Example 3 Quickly querying your data

Not only can we load and describe our data quickly, but we can query our data quickly, too. Let’s say we wanted to find the countries on the list with per-capita GDP below $10,000. This also becomes extremely simple:

smallworld.loc[smallworld.gdppcap08 < 10000]
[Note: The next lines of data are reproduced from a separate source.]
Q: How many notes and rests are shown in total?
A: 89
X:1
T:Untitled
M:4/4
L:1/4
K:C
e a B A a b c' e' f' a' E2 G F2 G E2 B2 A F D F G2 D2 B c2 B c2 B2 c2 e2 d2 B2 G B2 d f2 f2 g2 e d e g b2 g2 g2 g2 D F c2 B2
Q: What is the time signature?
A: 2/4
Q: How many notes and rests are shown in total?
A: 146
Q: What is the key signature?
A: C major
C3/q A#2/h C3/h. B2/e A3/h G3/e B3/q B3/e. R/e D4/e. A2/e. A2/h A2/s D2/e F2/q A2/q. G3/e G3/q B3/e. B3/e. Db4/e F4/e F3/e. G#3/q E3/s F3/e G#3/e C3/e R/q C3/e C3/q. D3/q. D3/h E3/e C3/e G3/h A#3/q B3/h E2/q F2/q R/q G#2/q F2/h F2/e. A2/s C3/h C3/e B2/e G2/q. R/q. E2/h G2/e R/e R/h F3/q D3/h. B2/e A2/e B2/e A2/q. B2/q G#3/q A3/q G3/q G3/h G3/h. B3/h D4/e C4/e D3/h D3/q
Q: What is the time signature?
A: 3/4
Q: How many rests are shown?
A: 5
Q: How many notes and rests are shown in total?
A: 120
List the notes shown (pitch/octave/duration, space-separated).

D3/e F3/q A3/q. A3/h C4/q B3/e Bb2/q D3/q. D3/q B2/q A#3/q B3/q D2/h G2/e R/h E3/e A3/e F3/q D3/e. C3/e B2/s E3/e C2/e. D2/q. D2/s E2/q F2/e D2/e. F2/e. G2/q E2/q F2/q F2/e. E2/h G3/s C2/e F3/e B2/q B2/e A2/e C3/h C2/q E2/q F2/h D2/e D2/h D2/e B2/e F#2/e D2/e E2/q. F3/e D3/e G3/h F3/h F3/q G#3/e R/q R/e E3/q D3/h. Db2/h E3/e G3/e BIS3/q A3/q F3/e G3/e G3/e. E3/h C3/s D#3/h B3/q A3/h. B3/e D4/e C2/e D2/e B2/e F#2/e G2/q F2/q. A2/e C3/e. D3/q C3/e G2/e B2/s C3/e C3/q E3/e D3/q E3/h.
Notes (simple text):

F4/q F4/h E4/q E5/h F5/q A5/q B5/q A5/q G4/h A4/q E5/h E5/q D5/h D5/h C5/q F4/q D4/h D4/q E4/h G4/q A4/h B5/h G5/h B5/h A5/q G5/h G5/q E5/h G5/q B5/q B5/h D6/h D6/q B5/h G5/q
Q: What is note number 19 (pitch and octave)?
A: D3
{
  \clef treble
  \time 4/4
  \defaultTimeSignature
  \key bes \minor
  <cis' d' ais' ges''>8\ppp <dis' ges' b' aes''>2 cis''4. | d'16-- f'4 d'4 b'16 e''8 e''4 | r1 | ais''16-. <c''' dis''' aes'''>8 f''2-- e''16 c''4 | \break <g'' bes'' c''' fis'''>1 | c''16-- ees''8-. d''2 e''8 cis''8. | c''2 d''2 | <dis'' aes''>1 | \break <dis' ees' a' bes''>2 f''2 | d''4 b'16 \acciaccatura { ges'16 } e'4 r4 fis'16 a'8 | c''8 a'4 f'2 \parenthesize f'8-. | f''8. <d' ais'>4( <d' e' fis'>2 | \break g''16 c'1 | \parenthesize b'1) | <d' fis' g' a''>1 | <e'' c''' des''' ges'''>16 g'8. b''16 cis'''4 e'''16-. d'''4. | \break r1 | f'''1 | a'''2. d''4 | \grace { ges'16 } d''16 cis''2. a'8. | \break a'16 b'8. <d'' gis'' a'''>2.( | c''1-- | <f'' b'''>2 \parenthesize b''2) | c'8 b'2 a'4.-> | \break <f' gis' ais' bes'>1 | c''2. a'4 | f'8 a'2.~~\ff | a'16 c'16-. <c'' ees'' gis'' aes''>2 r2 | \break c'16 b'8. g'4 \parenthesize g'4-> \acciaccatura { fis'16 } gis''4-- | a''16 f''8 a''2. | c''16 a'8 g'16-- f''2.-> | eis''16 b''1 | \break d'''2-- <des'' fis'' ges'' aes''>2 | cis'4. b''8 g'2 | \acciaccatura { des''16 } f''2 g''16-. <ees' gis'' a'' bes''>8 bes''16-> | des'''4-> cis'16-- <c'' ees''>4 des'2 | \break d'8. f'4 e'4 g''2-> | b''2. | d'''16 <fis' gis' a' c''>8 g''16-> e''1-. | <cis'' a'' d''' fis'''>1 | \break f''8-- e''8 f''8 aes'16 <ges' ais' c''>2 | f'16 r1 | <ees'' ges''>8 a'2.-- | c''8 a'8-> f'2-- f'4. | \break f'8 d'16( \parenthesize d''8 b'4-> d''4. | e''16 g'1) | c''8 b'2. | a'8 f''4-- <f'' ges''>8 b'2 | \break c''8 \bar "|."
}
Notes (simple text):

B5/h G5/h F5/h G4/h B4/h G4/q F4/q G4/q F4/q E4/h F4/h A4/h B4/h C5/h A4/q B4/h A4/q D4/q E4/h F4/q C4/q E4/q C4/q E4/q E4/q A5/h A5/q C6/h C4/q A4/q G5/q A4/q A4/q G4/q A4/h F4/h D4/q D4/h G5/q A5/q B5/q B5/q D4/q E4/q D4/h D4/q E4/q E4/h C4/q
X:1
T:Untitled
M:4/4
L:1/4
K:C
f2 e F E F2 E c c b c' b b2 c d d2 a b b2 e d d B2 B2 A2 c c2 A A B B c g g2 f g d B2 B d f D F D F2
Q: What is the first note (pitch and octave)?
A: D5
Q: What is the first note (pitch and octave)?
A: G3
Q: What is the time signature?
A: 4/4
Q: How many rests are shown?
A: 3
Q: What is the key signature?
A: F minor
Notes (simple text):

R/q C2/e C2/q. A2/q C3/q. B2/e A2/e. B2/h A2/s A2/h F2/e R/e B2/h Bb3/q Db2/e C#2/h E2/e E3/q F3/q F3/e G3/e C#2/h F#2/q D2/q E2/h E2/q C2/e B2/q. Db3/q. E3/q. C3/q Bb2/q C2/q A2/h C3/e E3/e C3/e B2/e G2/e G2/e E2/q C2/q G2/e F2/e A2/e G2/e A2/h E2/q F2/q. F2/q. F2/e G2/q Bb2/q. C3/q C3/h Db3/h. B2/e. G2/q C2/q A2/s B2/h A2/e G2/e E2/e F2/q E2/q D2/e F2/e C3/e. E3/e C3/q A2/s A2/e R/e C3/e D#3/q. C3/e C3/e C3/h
country region gdppcap08 polityIV
3 Mozambique Africa 855 16
5 Ukraine C&E Europe 7271 16

Example 4: Quickly plotting your data

And if you want/need a quick look at your data, plotting is also extremely straightforward with pandas as it builds on the matplotlib ecosystem for plotting. Let’s create a bar plot of the GDP per capita for each of the countries in our list:

[7]:"country", y="gdppcap08")

Drawbacks of pandas

Despite its many advantages, and as with all tools, pandas also has its drawbacks. First of all, the syntax of pandas is a bit different from what we’ve discussed previously with base Python and with numpy, making it a bit challenging to learn. Personally, I still find myself regularly consulting the documentation for pandas when I’m using a method I haven’t used in awhile. The other drawback is that pandas is particularly well-designed for 1D series/arrays and 2D matrices. It’s not suitable for handling 3D or N-D matrices (where N > 3). In such cases numpy would be preferred, or the higher dimensional analogue of pandas, xarray.